Gentle Ways to Support Yourself 

  • Set boundaries that protect your energy. You do not need to attend every event or meet every expectation. Decide in advance what feels manageable and create an exit plan if emotions become overwhelming. Having simple phrases prepared — such as “I’m taking things day by day this year” — can make these decisions easier. 

  • Honor your loved one in ways that feel right to you. Some people find comfort in lighting a candle, sharing a story, or incorporating remembrance into a tradition. Others prefer private rituals or quiet moments of reflection. There is no correct way to honor a loss — only what feels tolerable and meaningful to you. 

  • Release the pressure to make the holidays feel a certain way. Instead of striving for joy or normalcy, consider approaching the season as something to move through with care. Allow this year’s holidays to look different. Let them be imperfect. 

Supporting Others Who are Grieving 

Grief within families can be complex, especially during the holidays. Children may express grief through behavior rather than words, or they may move in and out of grief quickly. Adults in the same family may cope in very different ways. 

Naming the absence, allowing questions, and modeling honesty can be more supportive than trying to protect others from sadness. It’s okay if each family member experiences the season differently. Shared grief does not require shared coping. 

When Grief Feels Too Heavy to Carry Alone 

There are times when the weight of grief becomes overwhelming — when emotions feel unmanageable, isolation deepens, or daily functioning becomes difficult.
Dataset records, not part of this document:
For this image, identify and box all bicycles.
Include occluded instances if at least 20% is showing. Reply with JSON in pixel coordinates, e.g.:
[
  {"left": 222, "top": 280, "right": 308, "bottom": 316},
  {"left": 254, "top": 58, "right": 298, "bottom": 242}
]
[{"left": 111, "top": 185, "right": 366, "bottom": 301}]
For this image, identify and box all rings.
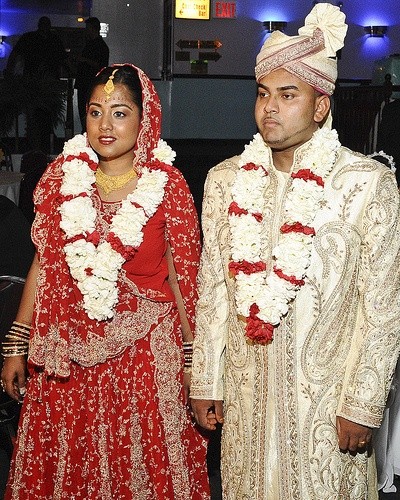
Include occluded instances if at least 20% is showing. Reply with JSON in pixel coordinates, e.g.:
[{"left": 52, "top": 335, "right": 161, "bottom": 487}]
[{"left": 359, "top": 441, "right": 366, "bottom": 445}]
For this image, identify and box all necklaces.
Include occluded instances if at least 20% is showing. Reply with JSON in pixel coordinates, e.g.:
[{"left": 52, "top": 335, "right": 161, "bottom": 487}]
[{"left": 95, "top": 166, "right": 137, "bottom": 201}]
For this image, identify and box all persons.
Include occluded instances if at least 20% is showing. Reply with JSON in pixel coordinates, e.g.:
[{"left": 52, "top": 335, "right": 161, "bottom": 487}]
[
  {"left": 1, "top": 64, "right": 210, "bottom": 500},
  {"left": 189, "top": 3, "right": 400, "bottom": 500},
  {"left": 30, "top": 17, "right": 110, "bottom": 134}
]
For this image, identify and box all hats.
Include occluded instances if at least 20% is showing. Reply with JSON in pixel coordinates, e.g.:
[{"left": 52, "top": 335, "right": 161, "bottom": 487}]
[{"left": 253, "top": 2, "right": 349, "bottom": 99}]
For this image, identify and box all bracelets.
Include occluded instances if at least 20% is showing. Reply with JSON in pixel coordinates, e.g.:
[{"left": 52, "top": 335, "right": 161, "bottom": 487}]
[
  {"left": 1, "top": 320, "right": 31, "bottom": 357},
  {"left": 182, "top": 341, "right": 194, "bottom": 374}
]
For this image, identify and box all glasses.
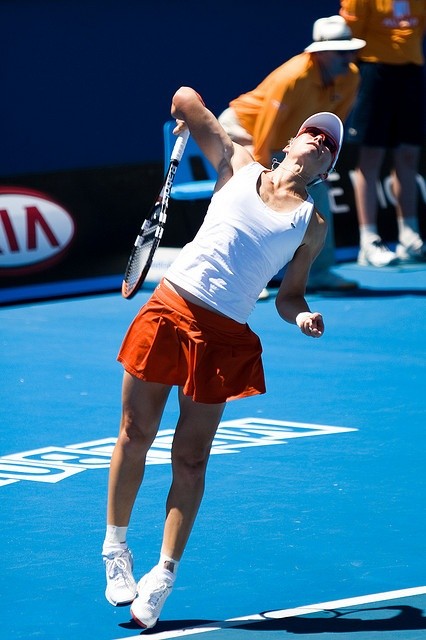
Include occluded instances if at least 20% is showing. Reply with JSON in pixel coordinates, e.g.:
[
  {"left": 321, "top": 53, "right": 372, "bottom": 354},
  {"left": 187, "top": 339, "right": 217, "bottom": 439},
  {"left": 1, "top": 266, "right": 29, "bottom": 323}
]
[{"left": 296, "top": 126, "right": 338, "bottom": 170}]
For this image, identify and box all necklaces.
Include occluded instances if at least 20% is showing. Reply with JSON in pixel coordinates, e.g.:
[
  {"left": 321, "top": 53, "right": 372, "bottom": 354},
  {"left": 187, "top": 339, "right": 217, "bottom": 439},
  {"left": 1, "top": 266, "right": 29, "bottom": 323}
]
[{"left": 271, "top": 157, "right": 309, "bottom": 186}]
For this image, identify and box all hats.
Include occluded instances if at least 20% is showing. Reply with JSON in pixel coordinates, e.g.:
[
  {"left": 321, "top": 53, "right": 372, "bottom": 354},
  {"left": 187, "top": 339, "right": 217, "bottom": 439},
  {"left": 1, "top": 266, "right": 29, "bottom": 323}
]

Reaching out for additional support during these moments is not a weakness. Grief counseling, support groups, or trusted professionals can provide a space where your experience is seen and understood. 

You deserve support, especially during a season that asks so much of the heart. 

A Closing Reflection 

Grief changes over time, but it does not disappear because the calendar turns or the holidays arrive. Love remains, even in absence. This season does not define your healing, nor does it determine how well you are grieving. 

Move through the holidays in a way that honors both your loss and your limits. Be gentle with yourself. You are doing the best you can — and that is enough.